Capital gains tax Entrepreneurs Relief does, in essence, reduce the rate of gains tax by those who sell privately owned businesses. In most situations they pay 10% on their gains rather than 20%. The tax rate is halved.
In the last year for which data is available the relief cost as much as the tax paid on these disposals, or £2.36 billion. Of this £1.73 billion went to just 4,000 people, at a tax savings of more than £430,000 each, on average.
That is wholly unjust. It is a simple boost to those already wealthy. Remember, these people had by definition just picked up gains of in excess of £4 million each. And as I have argued before, the relief makes no sense. It does not encourage entrepreneurial activity at all. It encourages short-termism and selling out rather than developing entrepreneurial activity, both of which are the opposite of what the UK needs.
Nothing about this relief makes any sense at all. It has to go.
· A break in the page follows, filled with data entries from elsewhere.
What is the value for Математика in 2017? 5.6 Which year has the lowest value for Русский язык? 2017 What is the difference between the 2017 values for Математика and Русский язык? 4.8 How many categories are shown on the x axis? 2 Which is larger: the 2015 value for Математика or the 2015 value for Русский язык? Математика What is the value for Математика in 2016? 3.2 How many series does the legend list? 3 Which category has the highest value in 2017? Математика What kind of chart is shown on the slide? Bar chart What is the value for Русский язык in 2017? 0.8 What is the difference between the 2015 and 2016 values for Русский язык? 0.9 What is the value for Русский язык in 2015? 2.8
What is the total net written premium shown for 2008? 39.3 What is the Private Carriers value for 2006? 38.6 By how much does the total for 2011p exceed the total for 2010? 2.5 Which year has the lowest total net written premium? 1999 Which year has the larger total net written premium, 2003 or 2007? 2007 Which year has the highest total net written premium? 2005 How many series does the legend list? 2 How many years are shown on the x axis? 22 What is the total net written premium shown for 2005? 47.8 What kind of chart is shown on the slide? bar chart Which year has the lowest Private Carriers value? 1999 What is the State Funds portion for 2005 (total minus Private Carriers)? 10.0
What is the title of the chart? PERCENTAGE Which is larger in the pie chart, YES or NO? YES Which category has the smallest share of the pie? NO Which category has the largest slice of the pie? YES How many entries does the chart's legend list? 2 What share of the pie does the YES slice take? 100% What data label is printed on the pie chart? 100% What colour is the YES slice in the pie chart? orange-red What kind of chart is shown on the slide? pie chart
Rule number one in economics. Incentives matter.
A corollary of which is that we get less of those things which we tax. Because that reduces the incentive to do those things which are taxed.
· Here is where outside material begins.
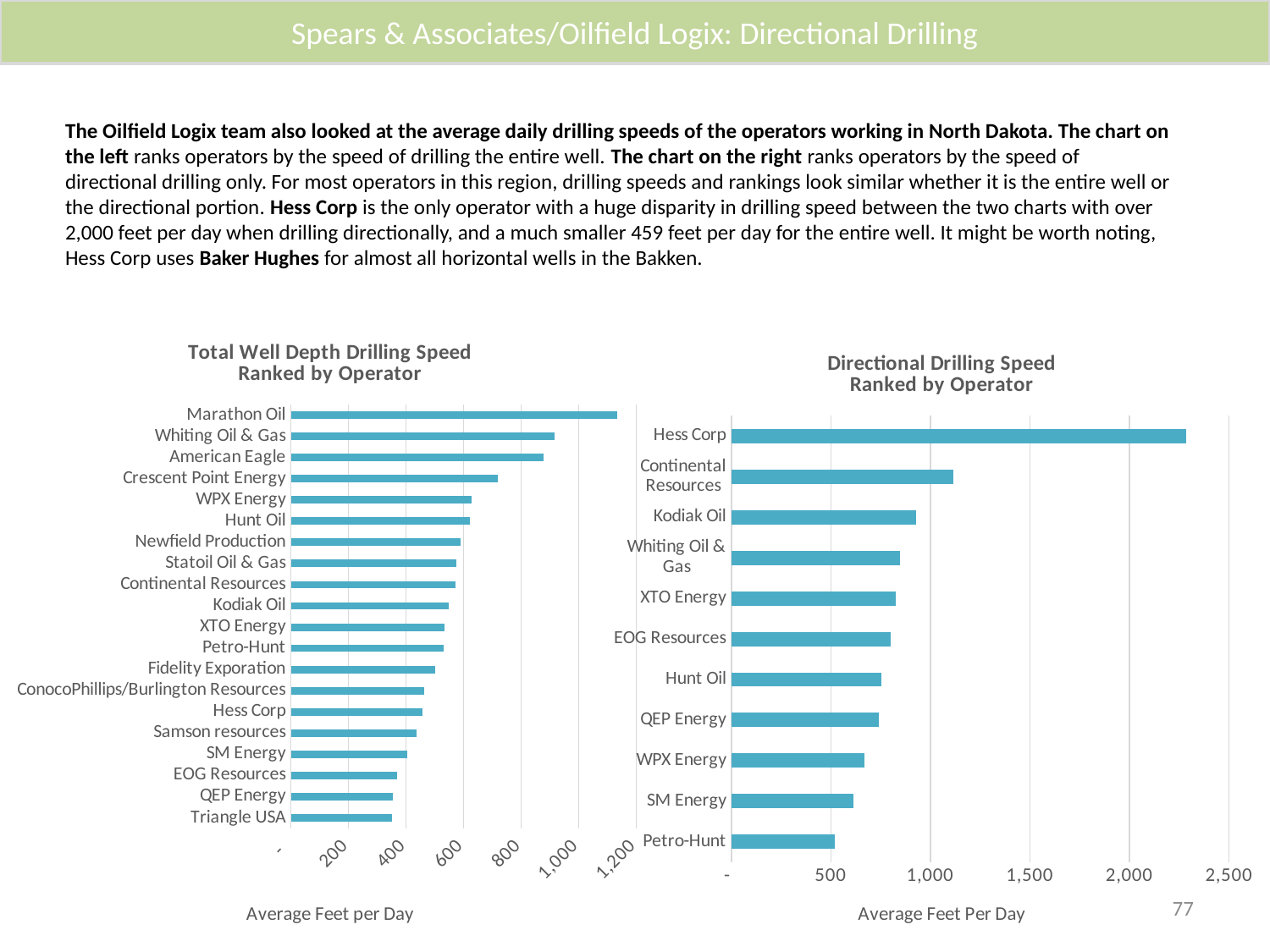
In the 'Directional Drilling Speed Ranked by Operator' chart, is the value for Kodiak Oil greater or less than 1,000? less In the 'Directional Drilling Speed Ranked by Operator' chart, which has the larger value, Hess Corp or Continental Resources? Hess Corp In the 'Total Well Depth Drilling Speed Ranked by Operator' chart, is the value for Marathon Oil greater or less than 1,000? greater How many operators are listed in the 'Total Well Depth Drilling Speed Ranked by Operator' chart on the left? 20 In the 'Directional Drilling Speed Ranked by Operator' chart, which operator has the highest drilling speed? Hess Corp What is the x-axis label of the 'Directional Drilling Speed Ranked by Operator' chart on the right? Average Feet Per Day In the 'Total Well Depth Drilling Speed Ranked by Operator' chart, is the value for Hess Corp greater or less than 600? less What type of chart is the 'Total Well Depth Drilling Speed Ranked by Operator' chart on the left? bar chart In the 'Total Well Depth Drilling Speed Ranked by Operator' chart, which operator has the highest drilling speed? Marathon Oil In the 'Directional Drilling Speed Ranked by Operator' chart, which operator has the lowest drilling speed? Petro-Hunt How many operators are listed in the 'Directional Drilling Speed Ranked by Operator' chart on the right? 11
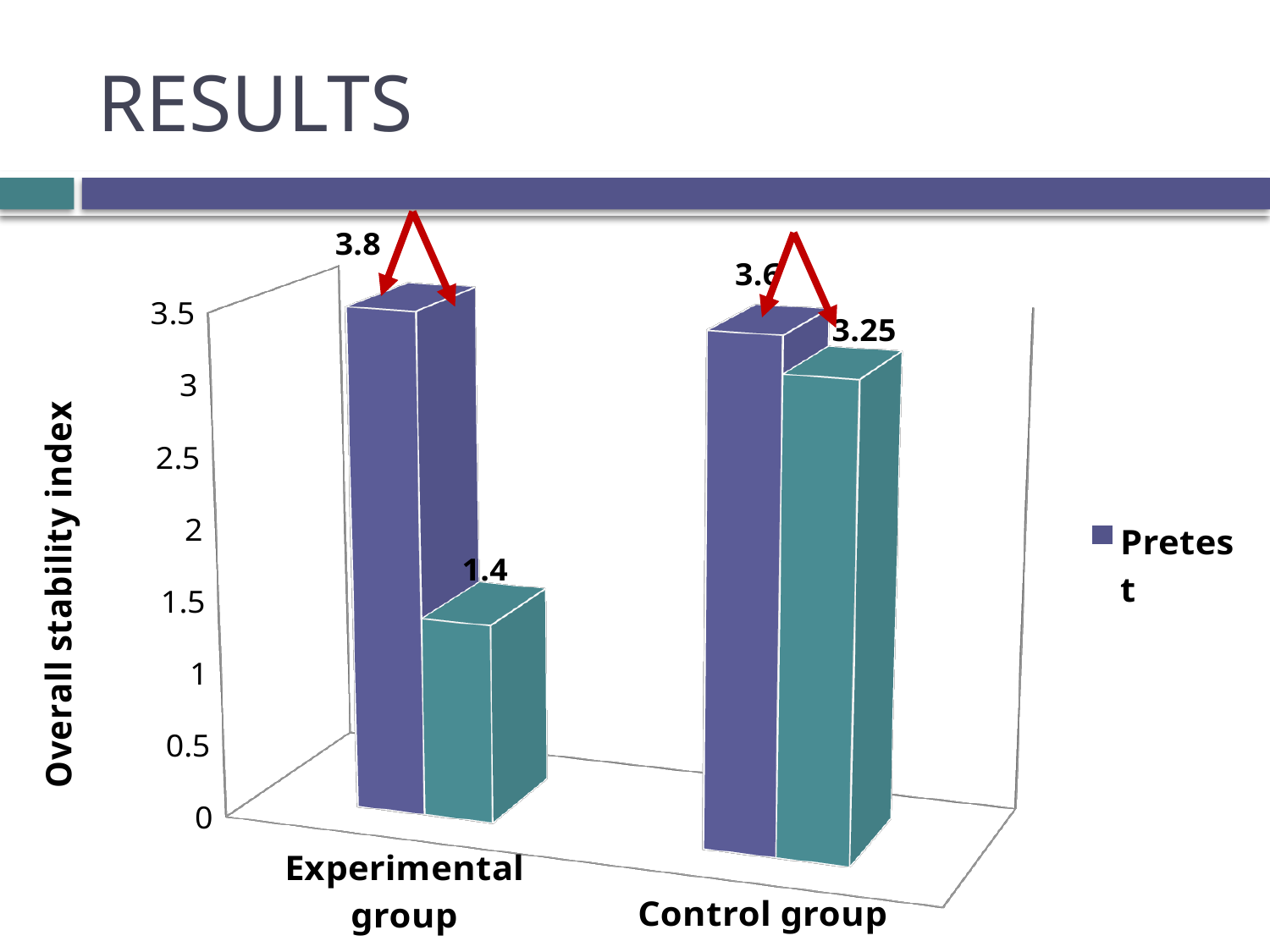
What is the value of the teal bar for the Experimental group? 1.4 What is the label of the vertical axis of the chart? Overall stability index Which bar has the lowest value on the chart? The teal bar for the Experimental group (1.4) What is the Pretest value for the Experimental group? 3.8 What type of chart is shown on the slide? Bar chart What is the Pretest value for the Control group? 3.6 What is the value of the teal bar for the Control group? 3.25 How many groups are shown on the x axis of the chart? 2 What is the difference between the Pretest value and the teal bar value for the Control group? 0.35 Is the teal bar for the Control group greater or less than 3? greater What is the difference between the Pretest value and the teal bar value for the Experimental group? 2.4 Which group has the higher Pretest value? Experimental group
We like people being entrepreneurs. They end up – as Bill Nordhaus pointed out – keeping about 3% of the total value created by their endeavours. The other 97% largely flows to consumers in the form of the consumer surplus. We like people working hard to make us richer. Therefore we let them keep more of the already trivial portion of the value created they get to keep in order to create that greater incentive to crack on with it.
This does not make sense in what manner?